In addition to using aggregate functions, you can perform basic
arithmetic with symbols like +
, -
,
*
, and /
.
So, for example, this gives a result of 12
:
SELECT (4 * 3);
However, the following gives a result of 1
:
SELECT (4 / 3);
What’s going on here?
SQL assumes that if you divide an integer by an integer, you want to get an integer back. So be careful when dividing!
If you want more precision when dividing, you can add decimal places to your numbers. For example,
SELECT (4.0 / 3.0) AS result;
gives you the result you would expect: 1.333
.
SELECT (10 / 3);
?
SELECT (10 / 3);
(10 / 3) |
---|
3 |
Correct!
You may have noticed in the first exercise of this chapter that the column name of your result was just the name of the function you used. For example,
SELECT MAX(budget)
FROM films;
gives you a result with one column, named max
. But what if
you use two functions like this?
SELECT MAX(budget), MAX(duration)
FROM films;
Well, then you’d have two columns named max
, which isn’t
very useful!
To avoid situations like this, SQL allows you to do something called
aliasing. Aliasing simply means you assign a temporary name to
something. To alias, you use the AS
keyword, which you’ve
already seen earlier in this course.
For example, in the above example we could use aliases to make the result clearer:
SELECT MAX(budget) AS max_budget,
MAX(duration) AS max_duration
FROM films;
Aliases are helpful for making results more readable!
Get the title and net profit (the amount a film grossed, minus its
budget) for all films. Alias the net profit as net_profit
.
SELECT title, gross - budget AS net_profit
FROM films;
title | net_profit |
---|---|
Steamboy | -2127109510 |
Summer Storm | -2604984 |
Super Size Me | 11464368 |
Superbabies: Baby Geniuses 2 | -10890678 |
Suspect Zero | -18287436 |
Tae Guk Gi: The Brotherhood of War | -11689814 |
Teacher’s Pet | -3508650 |
Team America: World Police | 2774834 |
The Alamo | -84593638 |
The Alamo | -84593638 |
Get the title and duration in hours for all films. The duration is in
minutes, so you’ll need to divide by 60.0 to get the duration in hours.

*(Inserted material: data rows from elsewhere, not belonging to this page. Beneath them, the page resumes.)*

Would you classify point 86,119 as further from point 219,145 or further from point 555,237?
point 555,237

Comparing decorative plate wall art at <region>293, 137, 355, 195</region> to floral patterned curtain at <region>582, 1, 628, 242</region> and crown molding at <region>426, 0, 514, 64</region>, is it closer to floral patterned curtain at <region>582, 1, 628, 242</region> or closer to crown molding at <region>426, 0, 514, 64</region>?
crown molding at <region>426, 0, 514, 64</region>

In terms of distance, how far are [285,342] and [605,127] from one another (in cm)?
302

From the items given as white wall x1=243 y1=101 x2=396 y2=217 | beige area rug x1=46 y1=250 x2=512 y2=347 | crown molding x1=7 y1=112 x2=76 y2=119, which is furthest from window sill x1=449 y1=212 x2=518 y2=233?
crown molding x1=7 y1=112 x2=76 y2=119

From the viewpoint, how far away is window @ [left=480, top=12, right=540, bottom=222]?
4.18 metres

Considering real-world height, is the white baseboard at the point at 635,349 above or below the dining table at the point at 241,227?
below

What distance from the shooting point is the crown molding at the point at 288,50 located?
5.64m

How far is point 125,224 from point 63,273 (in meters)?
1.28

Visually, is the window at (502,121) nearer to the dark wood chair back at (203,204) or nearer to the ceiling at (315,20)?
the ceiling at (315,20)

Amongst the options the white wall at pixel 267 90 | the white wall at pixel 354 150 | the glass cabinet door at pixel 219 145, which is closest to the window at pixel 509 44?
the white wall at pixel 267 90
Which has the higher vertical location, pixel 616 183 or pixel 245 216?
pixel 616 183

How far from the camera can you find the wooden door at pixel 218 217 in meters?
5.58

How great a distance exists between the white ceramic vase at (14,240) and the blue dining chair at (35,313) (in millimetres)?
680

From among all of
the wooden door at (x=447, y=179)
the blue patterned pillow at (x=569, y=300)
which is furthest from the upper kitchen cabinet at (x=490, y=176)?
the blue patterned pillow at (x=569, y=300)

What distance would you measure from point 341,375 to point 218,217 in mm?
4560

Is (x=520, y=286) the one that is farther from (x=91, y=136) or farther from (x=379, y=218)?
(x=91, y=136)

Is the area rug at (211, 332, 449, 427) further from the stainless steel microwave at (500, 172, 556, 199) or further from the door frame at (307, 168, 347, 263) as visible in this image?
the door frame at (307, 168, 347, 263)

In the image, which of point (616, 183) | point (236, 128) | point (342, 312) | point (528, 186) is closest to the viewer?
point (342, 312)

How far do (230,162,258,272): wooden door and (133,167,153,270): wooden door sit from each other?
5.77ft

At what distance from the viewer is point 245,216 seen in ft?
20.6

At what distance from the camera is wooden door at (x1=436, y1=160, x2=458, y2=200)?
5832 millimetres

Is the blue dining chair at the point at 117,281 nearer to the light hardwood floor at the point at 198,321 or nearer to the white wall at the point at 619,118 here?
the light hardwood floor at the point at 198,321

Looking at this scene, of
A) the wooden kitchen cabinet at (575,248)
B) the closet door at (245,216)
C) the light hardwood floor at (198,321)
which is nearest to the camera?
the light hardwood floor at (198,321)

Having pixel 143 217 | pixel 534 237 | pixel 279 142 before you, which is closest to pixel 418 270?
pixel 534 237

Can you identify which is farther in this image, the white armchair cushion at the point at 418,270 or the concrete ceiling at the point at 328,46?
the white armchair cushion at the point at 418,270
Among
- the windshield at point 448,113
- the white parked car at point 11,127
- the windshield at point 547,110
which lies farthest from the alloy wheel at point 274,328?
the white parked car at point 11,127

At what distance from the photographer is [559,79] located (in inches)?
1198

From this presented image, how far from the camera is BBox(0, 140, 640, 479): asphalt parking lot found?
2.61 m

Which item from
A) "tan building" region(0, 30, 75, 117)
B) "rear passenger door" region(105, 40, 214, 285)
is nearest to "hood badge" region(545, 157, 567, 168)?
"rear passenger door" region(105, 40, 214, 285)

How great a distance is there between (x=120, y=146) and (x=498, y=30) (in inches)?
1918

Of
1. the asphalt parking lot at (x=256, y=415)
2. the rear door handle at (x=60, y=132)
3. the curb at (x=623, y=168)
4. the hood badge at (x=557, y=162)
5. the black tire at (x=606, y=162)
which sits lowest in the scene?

Alias the duration in hours as duration_hours
.
SELECT title, duration / 60.0 AS duration_hours
FROM films;
title | duration_hours |
---|---|
Steamboy | 1.716667 |
Summer Storm | 1.633333 |
Super Size Me | 1.666667 |
Superbabies: Baby Geniuses 2 | 1.466667 |
Suspect Zero | 1.650000 |
Tae Guk Gi: The Brotherhood of War | 2.466667 |
Teacher’s Pet | 1.233333 |
Team America: World Police | 1.633333 |
The Alamo | 2.283333 |
The Alamo | 2.283333 |
Get the average duration in hours for all films, aliased as
avg_duration_hours
.
SELECT AVG(duration) / 60.0 AS avg_duration_hours
FROM films;
avg_duration_hours |
---|
1.767075 |
Let’s practice your newfound aliasing skills some more before moving on!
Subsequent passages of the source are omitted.